二十四
実 語 教 ・ 第 二十四 句
ひとと して こう なき ものは人として孝無き者は
ちくしょうに ことならず畜生に異ならず
原文 人而無孝者 不異於畜生
いまのことば
人でありながら、育ててくれた人への心を持たない者は、
けものと変わらない。
きょうの暮らしでいうと
前の句と対になっています。智のない者は木石、孝のない者は畜生(けもの)。並べることで、人を人にしているものは何か、をあぶり出しています。
実語教の答えはふたつ。学ぶ心と、恩を感じる心。このふたつがそろって、はじめて人は人になる——それが実語教全体を貫く人間観です。
動物も親が子を育てます。でも、育ててもらったことを覚えていて、大人になってから返そうとするのは、人だけです。「ありがとう」を何年もあとに言える生きものは、人のほかにいません。
考えてみよう
- 問一「育ててもらった恩」を、あなたはいつ、どんなときに感じますか。
- 問二恩を「返す」には、どんな方法があるでしょう。相手に直接返す以外もあるでしょうか。
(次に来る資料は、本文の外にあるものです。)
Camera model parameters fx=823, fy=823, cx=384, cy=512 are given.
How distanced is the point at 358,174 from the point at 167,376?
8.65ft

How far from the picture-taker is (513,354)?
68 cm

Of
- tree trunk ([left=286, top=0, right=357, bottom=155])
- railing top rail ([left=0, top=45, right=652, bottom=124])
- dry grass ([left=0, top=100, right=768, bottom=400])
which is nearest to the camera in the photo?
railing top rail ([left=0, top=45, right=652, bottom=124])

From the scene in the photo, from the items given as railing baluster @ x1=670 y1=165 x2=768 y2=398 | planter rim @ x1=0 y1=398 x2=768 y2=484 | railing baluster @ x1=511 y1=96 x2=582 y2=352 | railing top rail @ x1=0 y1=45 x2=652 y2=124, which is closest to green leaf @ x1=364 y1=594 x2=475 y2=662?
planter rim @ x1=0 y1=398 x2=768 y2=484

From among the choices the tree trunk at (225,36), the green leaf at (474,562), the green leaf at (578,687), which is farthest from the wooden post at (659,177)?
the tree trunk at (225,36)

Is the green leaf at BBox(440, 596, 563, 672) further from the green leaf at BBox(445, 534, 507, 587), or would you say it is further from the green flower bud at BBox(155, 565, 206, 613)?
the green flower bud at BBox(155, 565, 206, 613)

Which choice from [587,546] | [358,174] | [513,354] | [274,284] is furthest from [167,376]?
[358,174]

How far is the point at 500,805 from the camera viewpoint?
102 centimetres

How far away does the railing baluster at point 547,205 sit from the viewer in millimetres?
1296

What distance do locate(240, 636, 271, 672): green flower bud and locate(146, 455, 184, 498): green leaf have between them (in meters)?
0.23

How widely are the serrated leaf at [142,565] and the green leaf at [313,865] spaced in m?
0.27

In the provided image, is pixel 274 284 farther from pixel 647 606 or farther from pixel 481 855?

- 問三学ぶ心と恩を感じる心。ふたつはどこかでつながっていると思いますか。
答えはひとつではありません。おうちの人と話しながら考えるのも、よい学び方です。
豆知識——「恩送り」という言葉があります。受けた恩をその人に返すのではなく、別のだれかに送っていく考え方です。親から受けたものを、いつか自分の子や後輩に送る——恩はそうやって世代をこえてめぐっていきます。